Boniface now suggested a double marriage alliance between France and England: Edward I was to marry Marguerite, while his son and heir, Edward of Caernarfon, Prince of Wales (later Edward II), would wed Philip’s daughter Isabella, then two years old. Once this peace had been sealed, Gascony was to be returned to King Edward. The plan was approved by both sides and the English Parliament. For Philip, it conjured up the tantalizing prospect of French influence being extended into England and his grandson eventually occupying the English throne. For Edward, it promised two brilliant marriages and the return of Gascony. Marguerite would be the first French princess ever to become queen of England, and the first English consort in 150 years not to hail from southern France or the Iberian peninsula.
Marguerite and Isabella had been born into the most illustrious royal house in Christendom. In the early fourteenth century, France was the wealthiest and most heavily populated kingdom in Europe: it had an estimated twenty-one million inhabitants, compared to four and a half million in England, and eighty thousand of them lived in Paris, twice the population of London. French society was essentially feudal, and the royal domain now covered more than half of modern France; the rest was made up of vassal feudatories.
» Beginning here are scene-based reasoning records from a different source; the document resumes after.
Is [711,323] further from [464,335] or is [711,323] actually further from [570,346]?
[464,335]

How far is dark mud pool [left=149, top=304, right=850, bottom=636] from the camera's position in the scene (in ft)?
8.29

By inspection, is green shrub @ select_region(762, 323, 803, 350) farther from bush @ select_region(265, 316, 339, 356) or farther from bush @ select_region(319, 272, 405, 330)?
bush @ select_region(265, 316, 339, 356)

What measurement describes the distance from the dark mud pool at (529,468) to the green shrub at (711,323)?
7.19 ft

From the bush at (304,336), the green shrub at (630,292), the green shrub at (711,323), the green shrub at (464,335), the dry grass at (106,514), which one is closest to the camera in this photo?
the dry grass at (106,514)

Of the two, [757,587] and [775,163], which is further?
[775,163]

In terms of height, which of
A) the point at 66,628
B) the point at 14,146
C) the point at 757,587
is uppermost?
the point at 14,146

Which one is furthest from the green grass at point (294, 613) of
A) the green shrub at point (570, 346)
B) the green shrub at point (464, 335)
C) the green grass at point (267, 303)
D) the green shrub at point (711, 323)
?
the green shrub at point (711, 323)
The Capetian dynasty had ruled France since 987, the crown having passed unfailingly from father to son. The imperial blood of the great Emperor Charlemagne ran in its veins. It had gained its reputation largely through the successes of its thirteenth-century kings, and the canonization in 1297 of Marguerite’s grandfather, Louis IX, one of the greatest of medieval monarchs.
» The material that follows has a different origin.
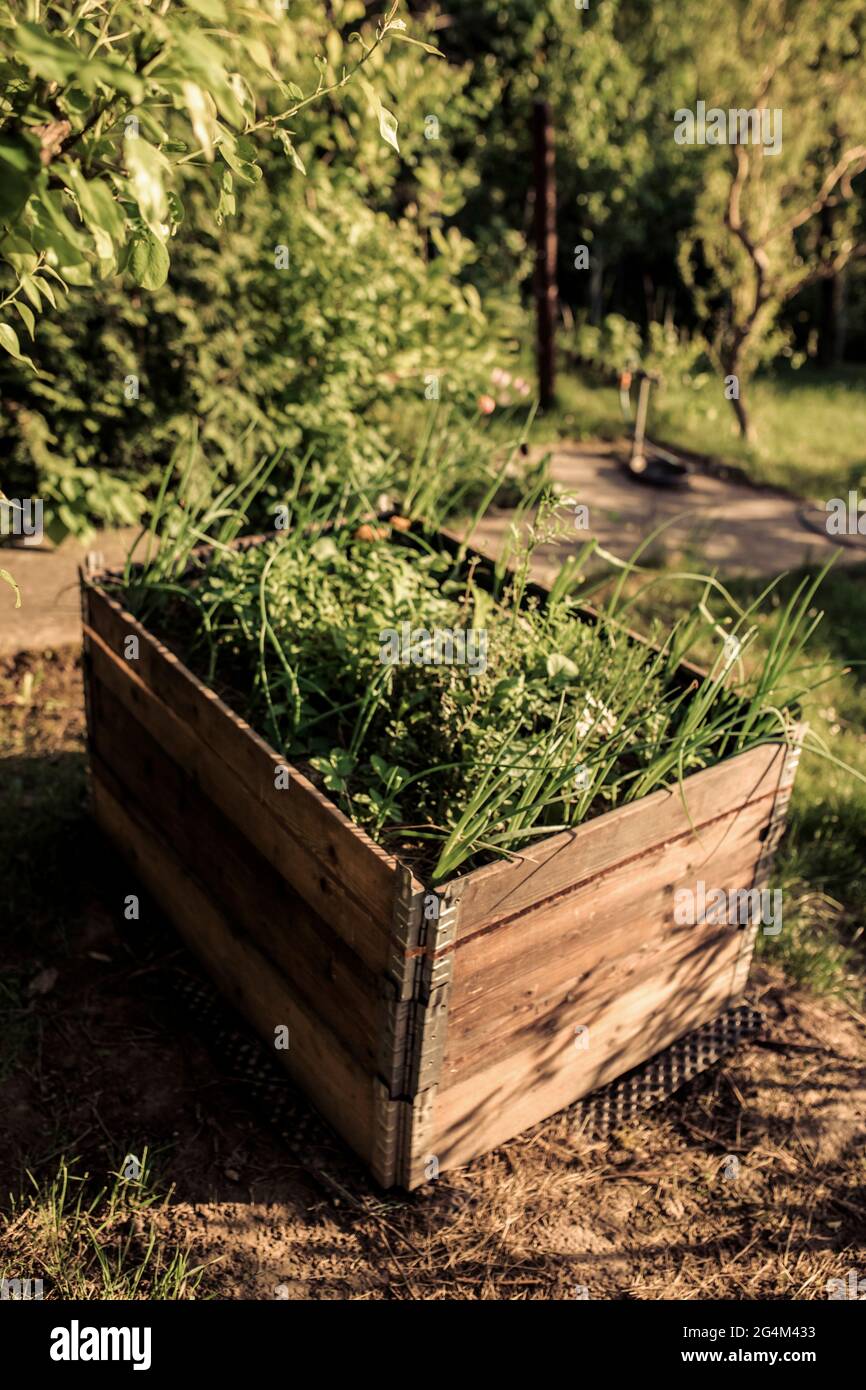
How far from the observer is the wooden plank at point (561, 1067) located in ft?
7.70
Isabella and Marguerite must have grown up with a strong sense of their importance. They would have been raised to believe in the sanctity of the royal line of Capet and its superiority over all other ruling dynasties. They would also have learned that royal and aristocratic marriages could bring about changes in the ownership of feudal territories, which sometimes led to kings and lords owning lands far from their own domains.
Edward I’s mother, Alienor of Provence, had been the sister of Marguerite of Provence, the wife of St. Louis. The family ties between the two royal houses had led to the signing of the Treaty of Paris of 1259, which had brought peace between England and France. These new marriages would preserve those ties.